Abstract: The increased availability of high resolution cameras and array microphones in live meetings, video production, and camera enabled assistant devices has created opportunities for exploiting multiple modalities in speech applications. This presentation summarizes initial work at Google in fusing audio and visual information to improve the performance of speech recognition and speaker tracking. We show that multimodal approaches provide significant improvement in both speech recognition and speaker diarization especially under noisy conditions. However, these gains are not always robust to missing modalities, and there is considerable work to be done to make audio/visual speech processing practical. Results from our initial multimodal ASR and speaker diarization experiments will be presented.
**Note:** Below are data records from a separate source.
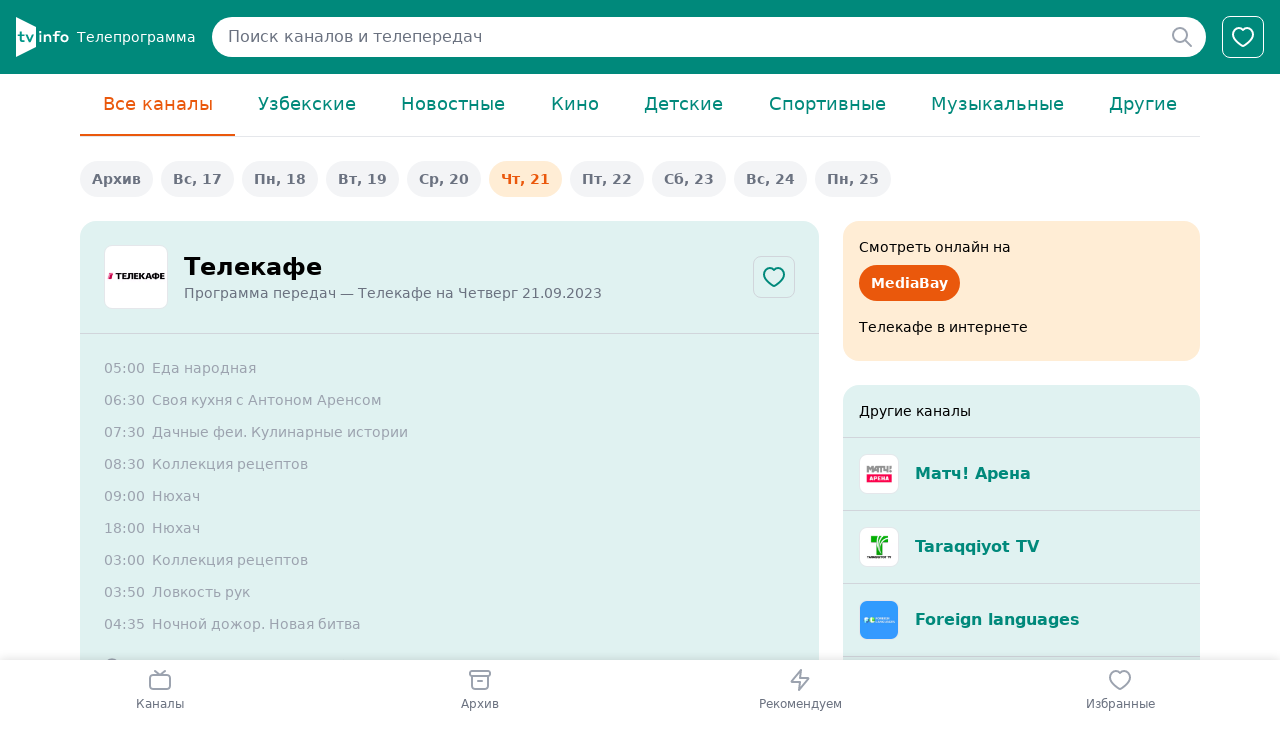

--- FILE ---
content_type: text/html; charset=utf-8
request_url: https://www.google.com/recaptcha/api2/aframe
body_size: 271
content:
<!DOCTYPE HTML><html><head><meta http-equiv="content-type" content="text/html; charset=UTF-8"></head><body><script nonce="1Uvq0vBqrzWj_LYA_jIqfA">/** Anti-fraud and anti-abuse applications only. See google.com/recaptcha */ try{var clients={'sodar':'https://pagead2.googlesyndication.com/pagead/sodar?'};window.addEventListener("message",function(a){try{if(a.source===window.parent){var b=JSON.parse(a.data);var c=clients[b['id']];if(c){var d=document.createElement('img');d.src=c+b['params']+'&rc='+(localStorage.getItem("rc::a")?sessionStorage.getItem("rc::b"):"");window.document.body.appendChild(d);sessionStorage.setItem("rc::e",parseInt(sessionStorage.getItem("rc::e")||0)+1);localStorage.setItem("rc::h",'1768751623495');}}}catch(b){}});window.parent.postMessage("_grecaptcha_ready", "*");}catch(b){}</script></body></html>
Bio: Rick Rose has been a research scientist at Google in New York City since October, 2014. While at Google he has contributed to efforts in far-field speech recognition, acoustic modeling for ASR, speaker diarization, and audio-visual speech processing. Before coming to Google, he served as a Professor of Electrical and Computer Engineering at McGill University in Montreal since 2004, as a member of research staff at AT&T Labs / Bell Labs, and member of staff at MIT Lincoln Labs. He received his PhD degree in Electrical Engineering from the Georgia Institute of Technology. He has been active in the IEEE Signal Processing Society and is an IEEE Fellow.